Once upon a time a person was touched by God, and God gave him a priceless gift. This gift was the capacity for love. He was grateful and humble, and he knew what an extraordinary thing had happened to him. He carried it like a jewel and he walked tall and with Purpose. From time to time he would show this gift to others, and they would smile and stroke his jewel. But it seemed that they’d also dirty it up a little. Now, this was no way to treat such a precious thing, so the person built a box to protect his jewel. And he decided to show it only to those who would treat it with respect and meet it with reverent love of their Own. Even that didn’t work, for some tried to break into the box. So he built a bigger, stronger box—one that no one could get into—and the man felt good. At last he was protecting the jewel as it should be. Upon occasion, when he decided that someone had earned the right to see it, he’d show it proudly. But they sometimes refused, or kind of smudged it, or just glanced at it disinterestedly. Much time went by, and then only once in awhile would one pass by the man, the aging man; he would pat his box and say, “I have the loveliest of jewels in here.” Once or twice he opened the box and offered it saying, “Look and see. I want you to.” And the passerby would look and look, and look. And then he would back away from the old man, shaking his head.

The man died, and he went to God, and he said, “You gave me a precious gift many years ago, and I’ve kept it safe, and it is as lovely as the day you gave it to me.” And he opened the box and held it out to God. He glanced in it, and in it was a lizard—an ugly, laughing lizard. And God walked away from him. Yes, there is a hell.

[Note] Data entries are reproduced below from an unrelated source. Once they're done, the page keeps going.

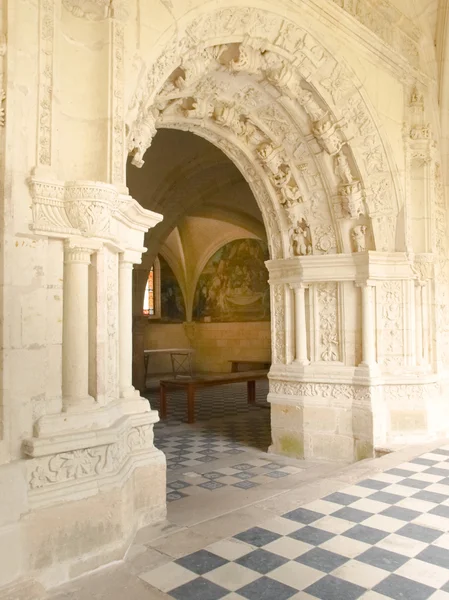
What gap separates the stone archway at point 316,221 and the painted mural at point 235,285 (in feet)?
29.1

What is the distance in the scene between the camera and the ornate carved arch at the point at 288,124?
14.8 ft

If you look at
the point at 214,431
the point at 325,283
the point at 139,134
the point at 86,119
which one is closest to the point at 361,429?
the point at 325,283

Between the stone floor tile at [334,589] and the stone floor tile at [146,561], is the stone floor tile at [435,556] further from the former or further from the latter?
the stone floor tile at [146,561]

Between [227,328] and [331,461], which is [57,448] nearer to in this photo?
[331,461]

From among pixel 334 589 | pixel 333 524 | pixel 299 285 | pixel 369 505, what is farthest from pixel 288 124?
pixel 334 589

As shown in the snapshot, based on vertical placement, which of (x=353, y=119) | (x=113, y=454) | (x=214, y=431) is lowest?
(x=214, y=431)

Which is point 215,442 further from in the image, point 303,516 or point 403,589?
point 403,589

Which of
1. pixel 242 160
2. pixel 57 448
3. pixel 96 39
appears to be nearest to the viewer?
pixel 57 448

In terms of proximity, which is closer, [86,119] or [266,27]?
[86,119]

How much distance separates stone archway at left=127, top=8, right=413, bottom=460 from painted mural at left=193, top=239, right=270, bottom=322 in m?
8.88

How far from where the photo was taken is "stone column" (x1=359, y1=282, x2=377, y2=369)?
568 cm

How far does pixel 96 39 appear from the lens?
10.4ft

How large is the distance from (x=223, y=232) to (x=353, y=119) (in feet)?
32.8

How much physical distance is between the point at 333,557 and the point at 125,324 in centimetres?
186
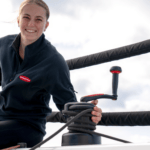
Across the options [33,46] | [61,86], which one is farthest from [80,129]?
[33,46]

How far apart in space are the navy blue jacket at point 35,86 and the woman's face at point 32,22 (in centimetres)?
4

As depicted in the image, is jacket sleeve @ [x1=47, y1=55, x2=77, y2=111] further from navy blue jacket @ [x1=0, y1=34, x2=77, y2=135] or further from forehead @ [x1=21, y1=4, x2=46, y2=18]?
forehead @ [x1=21, y1=4, x2=46, y2=18]

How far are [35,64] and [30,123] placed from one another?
24 centimetres

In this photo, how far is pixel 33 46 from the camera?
87 cm

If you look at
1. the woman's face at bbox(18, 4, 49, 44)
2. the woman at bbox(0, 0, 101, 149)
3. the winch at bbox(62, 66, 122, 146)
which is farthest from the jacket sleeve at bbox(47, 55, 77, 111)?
the winch at bbox(62, 66, 122, 146)

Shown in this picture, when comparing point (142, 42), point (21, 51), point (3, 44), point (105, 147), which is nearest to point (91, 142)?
point (105, 147)

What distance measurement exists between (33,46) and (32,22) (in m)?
0.10

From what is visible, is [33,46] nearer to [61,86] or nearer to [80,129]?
[61,86]

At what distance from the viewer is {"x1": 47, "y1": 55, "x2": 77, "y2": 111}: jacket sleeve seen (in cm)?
82

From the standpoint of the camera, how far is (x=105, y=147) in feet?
1.10

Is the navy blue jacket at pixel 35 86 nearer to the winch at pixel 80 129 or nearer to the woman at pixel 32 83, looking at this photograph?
the woman at pixel 32 83

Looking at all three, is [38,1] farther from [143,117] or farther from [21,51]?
[143,117]

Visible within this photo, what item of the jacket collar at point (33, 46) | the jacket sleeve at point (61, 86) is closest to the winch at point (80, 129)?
the jacket sleeve at point (61, 86)

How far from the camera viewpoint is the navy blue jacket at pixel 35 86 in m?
0.81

Lois Cheney, God is no Fool, pp. 33-4
Is There a Purgatory?

An incorrect doctrine of the Roman Catholic Church. Purgatory is the belief that there exists a place after death where some of the sins of people are purged through suffering. After a period of time corresponding to the suffering necessary for the sins committed, the person is then set free and enters heaven. “Gifts or services rendered to the church, prayers by the priests, and masses provided by relatives or friends in behalf of the deceased can shorten, alleviate or eliminate the sojourn of the soul in purgatory.”1

This is an unbiblical doctrine rejected by the Protestant church. It reflects the misunderstanding of the atonement of Christ as well as adding insult to the finished work of the cross. The error of purgatory is the teaching that we might perfect ourselves and remove sin through our sufferings. If that were possible, then why did Christ need to die? Gal. 2:21 says, “I do not set aside the grace of God, for if righteousness could be gained through the law, Christ died for nothing!” (NIV)

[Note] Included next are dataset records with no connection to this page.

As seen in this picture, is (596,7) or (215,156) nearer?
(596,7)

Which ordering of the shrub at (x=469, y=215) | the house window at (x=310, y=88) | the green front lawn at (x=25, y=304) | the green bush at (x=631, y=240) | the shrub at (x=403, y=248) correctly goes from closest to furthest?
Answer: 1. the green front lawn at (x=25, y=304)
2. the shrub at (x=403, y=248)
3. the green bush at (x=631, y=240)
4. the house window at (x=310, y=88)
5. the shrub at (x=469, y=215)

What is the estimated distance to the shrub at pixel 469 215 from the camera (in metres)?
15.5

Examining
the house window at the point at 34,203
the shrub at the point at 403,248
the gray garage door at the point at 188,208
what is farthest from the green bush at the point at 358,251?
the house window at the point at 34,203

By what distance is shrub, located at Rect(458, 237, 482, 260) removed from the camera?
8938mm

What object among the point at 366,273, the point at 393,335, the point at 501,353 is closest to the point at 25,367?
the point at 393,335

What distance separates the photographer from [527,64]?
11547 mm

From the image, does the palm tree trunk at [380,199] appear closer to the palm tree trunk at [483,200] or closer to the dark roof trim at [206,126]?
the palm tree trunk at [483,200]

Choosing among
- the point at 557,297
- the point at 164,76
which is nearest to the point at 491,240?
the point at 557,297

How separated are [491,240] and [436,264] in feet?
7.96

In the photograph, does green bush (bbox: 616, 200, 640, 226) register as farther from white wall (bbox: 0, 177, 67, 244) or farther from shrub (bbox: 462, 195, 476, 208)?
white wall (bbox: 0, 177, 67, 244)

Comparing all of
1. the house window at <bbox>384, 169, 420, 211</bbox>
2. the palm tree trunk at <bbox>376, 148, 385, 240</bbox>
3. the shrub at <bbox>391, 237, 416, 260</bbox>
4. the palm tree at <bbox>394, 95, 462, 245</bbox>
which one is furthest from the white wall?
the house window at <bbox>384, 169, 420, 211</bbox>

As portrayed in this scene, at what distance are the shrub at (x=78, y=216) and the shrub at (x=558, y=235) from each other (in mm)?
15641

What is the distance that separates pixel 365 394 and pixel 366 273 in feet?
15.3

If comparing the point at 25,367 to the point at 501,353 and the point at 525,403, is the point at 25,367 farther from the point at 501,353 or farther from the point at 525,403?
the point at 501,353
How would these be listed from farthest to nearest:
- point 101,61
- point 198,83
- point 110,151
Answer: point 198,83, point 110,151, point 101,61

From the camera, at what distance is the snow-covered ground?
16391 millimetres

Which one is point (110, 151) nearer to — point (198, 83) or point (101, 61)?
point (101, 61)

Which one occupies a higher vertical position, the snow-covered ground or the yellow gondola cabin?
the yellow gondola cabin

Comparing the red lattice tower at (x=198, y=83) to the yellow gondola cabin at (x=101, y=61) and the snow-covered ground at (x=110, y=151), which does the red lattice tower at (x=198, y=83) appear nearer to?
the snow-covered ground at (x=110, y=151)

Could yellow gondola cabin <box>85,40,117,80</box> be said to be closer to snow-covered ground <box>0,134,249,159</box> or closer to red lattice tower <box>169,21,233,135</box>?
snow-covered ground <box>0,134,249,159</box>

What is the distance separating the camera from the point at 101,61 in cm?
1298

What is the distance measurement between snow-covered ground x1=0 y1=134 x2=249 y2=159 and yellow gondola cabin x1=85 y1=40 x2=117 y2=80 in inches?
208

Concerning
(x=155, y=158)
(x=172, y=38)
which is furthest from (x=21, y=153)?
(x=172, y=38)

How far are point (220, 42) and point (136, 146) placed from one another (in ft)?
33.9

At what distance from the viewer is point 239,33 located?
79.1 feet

Additionally, on the cross Jesus said, “It is finished” (John 19:30). In the Greek, this was an accounting term which meant a debt was paid in full. If the payment for our sins was paid in full on the cross, then how could purgatory be a reality—especially when the scriptures don’t mention it and even contradict it: “Just as man is destined to die once, and after that to face judgment” (Heb. 9:27).

Source Unknown
Is There Absolute Truth?

A recent Barna Research Group survey on what Americans believe confirms what this brief scenario illustrates: we are in danger of becoming a nation of relativists. The Barna survey asked, “Is there absolute truth?” Amazingly, 66 percent of American adults responded that they believe that “there is no such thing as absolute truth; different people can define truth in conflicting ways and still be correct.” The figure rises to 72 percent when it comes to those between the ages of 18 and 25.